Beirut Spring

Blogging Lebanon
since 2005

About

This post is more than 18 years old

Remember that politics move quickly, and people and their opinions evolve.

Words For Amr Moussa

March 3, 2008 · Mustapha Hamoui

The Arab League’s Secretary (and the Lebanese) could do worse than reading this article on Koffie Annan’s efforts to solve the Kenyan Crisis.

Here’s Mr. Annan’s take on why he had to be swift:

We have to make sure there’s just one mediation process. Otherwise you have the protagonists trying to bottom shop, looking elsewhere if they don’t like what you’re offering. You get diplomatic tourism and that’s no good.

Read this bit and just replace Kenya with Lebanon, and the two parties with their counterparts.
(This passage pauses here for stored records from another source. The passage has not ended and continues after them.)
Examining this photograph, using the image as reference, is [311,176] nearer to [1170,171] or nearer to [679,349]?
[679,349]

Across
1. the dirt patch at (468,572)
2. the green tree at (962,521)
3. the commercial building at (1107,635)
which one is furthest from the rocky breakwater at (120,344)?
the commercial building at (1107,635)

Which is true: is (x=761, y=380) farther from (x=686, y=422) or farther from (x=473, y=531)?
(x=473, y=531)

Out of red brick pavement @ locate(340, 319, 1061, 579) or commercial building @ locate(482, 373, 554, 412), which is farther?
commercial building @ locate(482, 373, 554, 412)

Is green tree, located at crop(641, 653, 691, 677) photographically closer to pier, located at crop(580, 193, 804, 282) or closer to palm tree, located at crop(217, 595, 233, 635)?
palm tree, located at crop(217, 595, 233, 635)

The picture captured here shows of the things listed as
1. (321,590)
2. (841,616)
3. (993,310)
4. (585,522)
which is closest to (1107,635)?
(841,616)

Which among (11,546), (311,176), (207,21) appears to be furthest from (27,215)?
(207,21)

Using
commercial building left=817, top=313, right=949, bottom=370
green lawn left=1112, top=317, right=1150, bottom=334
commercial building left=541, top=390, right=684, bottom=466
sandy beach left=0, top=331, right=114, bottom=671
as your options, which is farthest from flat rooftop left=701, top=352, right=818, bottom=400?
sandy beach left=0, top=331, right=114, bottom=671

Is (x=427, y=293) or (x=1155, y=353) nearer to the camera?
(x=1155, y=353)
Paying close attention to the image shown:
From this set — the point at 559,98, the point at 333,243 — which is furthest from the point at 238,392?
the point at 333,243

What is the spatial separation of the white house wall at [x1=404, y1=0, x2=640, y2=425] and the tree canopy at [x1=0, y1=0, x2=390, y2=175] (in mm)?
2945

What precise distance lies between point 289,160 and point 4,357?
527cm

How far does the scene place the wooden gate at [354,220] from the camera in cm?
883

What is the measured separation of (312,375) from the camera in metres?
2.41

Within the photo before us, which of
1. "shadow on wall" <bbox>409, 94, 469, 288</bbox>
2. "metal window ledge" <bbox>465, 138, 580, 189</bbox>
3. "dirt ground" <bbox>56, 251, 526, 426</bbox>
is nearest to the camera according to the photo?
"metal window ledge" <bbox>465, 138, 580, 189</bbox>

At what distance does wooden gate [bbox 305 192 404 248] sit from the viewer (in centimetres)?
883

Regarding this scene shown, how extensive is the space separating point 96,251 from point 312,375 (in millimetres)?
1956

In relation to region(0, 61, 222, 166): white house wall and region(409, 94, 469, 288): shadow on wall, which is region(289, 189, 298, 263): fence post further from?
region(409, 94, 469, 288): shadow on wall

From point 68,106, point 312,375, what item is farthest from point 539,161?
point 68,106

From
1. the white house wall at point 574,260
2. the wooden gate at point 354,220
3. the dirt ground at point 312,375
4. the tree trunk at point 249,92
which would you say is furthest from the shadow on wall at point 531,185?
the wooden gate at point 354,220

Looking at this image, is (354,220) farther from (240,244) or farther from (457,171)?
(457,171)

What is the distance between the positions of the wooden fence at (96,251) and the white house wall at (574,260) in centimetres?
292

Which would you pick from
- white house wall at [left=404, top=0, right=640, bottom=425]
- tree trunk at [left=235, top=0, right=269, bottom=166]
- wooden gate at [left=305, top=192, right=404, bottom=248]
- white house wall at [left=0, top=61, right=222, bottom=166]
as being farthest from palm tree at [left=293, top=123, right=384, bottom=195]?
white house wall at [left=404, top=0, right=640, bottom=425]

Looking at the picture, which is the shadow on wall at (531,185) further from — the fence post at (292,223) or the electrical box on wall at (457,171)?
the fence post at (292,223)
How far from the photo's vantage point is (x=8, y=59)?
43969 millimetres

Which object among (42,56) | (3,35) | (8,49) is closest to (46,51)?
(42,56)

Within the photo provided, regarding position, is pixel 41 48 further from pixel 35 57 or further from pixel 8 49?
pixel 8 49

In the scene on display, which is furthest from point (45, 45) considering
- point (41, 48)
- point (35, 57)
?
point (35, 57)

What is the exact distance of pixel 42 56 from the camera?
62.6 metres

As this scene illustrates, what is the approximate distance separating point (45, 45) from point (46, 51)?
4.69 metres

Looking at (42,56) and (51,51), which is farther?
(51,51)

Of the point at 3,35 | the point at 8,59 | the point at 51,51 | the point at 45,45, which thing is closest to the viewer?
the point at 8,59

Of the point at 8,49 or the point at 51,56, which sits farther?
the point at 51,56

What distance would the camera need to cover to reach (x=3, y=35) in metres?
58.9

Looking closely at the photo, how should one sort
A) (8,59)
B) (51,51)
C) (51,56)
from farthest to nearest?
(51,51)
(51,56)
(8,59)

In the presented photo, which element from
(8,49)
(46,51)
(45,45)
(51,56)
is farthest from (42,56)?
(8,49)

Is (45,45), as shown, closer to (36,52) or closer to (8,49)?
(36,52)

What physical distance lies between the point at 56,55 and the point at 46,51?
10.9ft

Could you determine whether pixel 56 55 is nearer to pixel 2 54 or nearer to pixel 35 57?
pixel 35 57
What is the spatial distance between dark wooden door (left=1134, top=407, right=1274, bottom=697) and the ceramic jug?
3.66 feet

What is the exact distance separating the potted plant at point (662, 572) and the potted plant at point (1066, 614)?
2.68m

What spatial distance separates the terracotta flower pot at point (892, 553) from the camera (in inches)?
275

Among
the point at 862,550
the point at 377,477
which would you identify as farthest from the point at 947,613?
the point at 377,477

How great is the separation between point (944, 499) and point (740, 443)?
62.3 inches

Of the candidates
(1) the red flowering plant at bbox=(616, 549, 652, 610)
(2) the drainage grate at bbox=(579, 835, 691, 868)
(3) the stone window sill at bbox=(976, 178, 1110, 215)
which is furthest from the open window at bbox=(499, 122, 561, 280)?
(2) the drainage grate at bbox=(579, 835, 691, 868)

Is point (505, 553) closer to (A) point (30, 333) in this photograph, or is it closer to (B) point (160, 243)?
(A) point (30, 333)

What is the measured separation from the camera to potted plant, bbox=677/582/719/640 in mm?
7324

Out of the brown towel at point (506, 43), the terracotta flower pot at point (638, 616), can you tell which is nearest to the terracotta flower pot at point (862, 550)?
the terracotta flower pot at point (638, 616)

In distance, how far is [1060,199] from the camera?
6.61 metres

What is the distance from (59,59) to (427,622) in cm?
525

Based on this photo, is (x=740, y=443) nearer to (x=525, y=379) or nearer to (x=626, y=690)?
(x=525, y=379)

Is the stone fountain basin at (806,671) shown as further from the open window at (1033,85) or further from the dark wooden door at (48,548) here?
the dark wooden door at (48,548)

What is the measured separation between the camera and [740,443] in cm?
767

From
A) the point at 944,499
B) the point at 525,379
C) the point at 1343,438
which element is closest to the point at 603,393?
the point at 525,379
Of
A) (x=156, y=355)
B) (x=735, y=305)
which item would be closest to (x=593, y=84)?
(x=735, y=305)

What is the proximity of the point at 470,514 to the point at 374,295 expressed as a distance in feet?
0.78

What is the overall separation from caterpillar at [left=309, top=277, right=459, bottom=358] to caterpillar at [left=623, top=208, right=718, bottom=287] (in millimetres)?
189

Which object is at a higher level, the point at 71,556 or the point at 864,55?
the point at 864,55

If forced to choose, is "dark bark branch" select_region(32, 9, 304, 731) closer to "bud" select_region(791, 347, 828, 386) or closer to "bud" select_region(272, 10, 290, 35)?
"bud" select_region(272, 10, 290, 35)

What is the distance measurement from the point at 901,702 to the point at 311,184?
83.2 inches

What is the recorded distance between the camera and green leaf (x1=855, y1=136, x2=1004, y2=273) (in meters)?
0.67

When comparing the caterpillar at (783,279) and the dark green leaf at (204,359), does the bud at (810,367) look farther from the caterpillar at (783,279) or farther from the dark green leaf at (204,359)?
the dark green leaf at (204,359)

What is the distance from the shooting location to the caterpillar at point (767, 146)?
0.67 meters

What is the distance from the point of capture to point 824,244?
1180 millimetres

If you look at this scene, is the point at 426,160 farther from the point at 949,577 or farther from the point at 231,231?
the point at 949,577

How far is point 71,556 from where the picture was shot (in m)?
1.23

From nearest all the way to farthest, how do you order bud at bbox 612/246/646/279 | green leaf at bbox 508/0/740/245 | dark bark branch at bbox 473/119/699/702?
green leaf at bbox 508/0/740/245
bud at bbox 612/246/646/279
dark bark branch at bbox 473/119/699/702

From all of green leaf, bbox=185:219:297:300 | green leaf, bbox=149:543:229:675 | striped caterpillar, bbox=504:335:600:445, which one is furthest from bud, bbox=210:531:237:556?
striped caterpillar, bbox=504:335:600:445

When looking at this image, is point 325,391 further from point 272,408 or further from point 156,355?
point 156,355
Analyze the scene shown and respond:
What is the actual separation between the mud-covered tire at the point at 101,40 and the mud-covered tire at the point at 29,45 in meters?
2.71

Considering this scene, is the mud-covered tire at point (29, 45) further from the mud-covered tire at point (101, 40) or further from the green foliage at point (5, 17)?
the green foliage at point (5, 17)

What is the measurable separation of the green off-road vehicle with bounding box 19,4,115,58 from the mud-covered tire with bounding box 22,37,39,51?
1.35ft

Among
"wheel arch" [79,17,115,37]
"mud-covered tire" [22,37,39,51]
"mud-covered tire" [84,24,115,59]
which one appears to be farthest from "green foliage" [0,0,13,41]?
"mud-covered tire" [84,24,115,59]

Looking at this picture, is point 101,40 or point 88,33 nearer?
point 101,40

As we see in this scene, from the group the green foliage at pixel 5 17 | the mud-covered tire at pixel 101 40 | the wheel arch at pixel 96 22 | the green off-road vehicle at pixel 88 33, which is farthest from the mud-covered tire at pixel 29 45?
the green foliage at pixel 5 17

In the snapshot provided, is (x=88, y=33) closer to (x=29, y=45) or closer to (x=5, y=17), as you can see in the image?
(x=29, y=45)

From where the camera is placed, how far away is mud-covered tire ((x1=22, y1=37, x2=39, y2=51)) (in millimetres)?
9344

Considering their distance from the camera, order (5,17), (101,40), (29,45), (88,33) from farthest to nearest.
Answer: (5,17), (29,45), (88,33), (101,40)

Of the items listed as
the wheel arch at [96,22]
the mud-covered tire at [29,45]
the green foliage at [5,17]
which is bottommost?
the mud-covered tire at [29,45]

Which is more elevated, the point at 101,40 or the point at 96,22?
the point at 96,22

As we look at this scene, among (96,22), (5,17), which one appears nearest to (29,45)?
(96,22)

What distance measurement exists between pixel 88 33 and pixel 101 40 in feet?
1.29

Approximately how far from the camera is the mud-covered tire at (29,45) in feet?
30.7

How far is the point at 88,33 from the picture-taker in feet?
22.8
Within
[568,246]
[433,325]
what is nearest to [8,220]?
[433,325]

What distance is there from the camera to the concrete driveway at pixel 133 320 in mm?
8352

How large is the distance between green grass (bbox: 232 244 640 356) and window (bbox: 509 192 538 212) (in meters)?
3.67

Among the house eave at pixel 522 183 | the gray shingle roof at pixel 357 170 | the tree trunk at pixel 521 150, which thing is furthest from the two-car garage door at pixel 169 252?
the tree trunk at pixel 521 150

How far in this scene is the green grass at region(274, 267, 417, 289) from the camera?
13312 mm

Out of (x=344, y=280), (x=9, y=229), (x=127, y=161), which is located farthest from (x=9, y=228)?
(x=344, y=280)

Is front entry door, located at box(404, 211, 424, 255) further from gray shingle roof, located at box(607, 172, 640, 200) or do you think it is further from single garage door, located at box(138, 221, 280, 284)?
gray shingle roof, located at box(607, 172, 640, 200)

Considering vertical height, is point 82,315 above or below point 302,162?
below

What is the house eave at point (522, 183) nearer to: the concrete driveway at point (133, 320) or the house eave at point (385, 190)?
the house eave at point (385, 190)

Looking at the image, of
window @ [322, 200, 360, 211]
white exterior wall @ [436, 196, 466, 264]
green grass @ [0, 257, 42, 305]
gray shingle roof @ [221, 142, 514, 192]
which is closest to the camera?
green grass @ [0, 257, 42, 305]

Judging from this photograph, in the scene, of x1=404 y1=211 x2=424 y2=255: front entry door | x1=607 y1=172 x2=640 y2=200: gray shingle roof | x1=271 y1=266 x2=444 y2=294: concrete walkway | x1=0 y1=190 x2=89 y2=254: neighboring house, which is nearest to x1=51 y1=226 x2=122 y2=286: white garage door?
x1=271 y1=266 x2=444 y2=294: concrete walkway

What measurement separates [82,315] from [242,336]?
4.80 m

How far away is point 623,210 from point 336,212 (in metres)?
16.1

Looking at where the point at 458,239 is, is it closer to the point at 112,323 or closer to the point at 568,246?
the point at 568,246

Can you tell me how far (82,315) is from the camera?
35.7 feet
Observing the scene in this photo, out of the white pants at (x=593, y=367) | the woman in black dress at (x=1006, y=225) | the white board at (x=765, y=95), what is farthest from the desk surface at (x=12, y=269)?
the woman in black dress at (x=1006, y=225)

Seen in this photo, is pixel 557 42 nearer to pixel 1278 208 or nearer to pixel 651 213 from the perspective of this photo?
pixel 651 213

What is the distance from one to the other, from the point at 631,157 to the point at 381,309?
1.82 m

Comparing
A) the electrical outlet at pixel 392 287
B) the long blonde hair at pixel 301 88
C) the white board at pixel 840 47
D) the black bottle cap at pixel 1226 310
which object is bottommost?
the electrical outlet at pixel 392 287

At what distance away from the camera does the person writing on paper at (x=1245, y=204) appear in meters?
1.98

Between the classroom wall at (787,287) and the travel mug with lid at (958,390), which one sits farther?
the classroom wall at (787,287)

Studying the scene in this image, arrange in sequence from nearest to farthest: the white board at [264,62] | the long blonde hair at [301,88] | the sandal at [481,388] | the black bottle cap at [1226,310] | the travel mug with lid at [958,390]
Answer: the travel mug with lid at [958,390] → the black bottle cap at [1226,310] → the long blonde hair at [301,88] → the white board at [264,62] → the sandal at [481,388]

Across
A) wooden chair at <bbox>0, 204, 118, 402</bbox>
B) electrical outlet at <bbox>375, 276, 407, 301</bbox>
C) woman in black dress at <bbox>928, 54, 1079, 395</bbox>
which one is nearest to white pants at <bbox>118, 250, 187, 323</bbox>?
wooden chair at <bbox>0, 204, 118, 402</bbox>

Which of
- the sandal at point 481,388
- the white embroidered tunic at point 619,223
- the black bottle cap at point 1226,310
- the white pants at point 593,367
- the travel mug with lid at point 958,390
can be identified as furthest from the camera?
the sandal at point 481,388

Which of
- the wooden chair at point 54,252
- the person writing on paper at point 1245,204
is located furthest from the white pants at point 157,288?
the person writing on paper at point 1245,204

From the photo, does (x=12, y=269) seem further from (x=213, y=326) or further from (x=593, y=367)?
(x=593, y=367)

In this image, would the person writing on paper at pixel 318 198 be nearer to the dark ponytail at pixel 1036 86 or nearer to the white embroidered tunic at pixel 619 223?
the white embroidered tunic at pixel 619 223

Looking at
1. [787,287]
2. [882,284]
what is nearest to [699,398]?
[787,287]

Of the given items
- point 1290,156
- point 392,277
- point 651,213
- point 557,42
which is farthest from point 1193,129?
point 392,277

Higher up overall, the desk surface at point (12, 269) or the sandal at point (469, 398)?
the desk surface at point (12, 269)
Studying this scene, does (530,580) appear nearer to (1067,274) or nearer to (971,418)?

Kibaki’s team kept saying, ‘’We won it fair and square,’’ as Odinga’s countered, ‘’You stole it fair and square.’’ Kibaki, a Kikuyu, talked of ‘’accommodating’’ the opposition; Odinga, a Luo, bridled. If pushed, he would form ‘’an alternative government.’’’’It took a while to convince them that there was no way either side could run the country without the other, that it was a perfect political gridlock,’’ Annan told me.
He got a German official to explain grand coalitions. He got [..] the Tanzanian leader, to talk about how presidents and prime ministers work together. He was helped by President George W. Bush declaring during his recent African visit that ‘’there ought to be a power sharing agreement.’’Kibaki’s foreign minister retorted that Kenya would not be ‘’given conditions by foreign states’’ — the old anti-imperialist thing
But this was international intervention of another kind. The pressure cornered Kibaki. He ceded, empowering Odinga as a prime minister with authority anchored by constitutional change.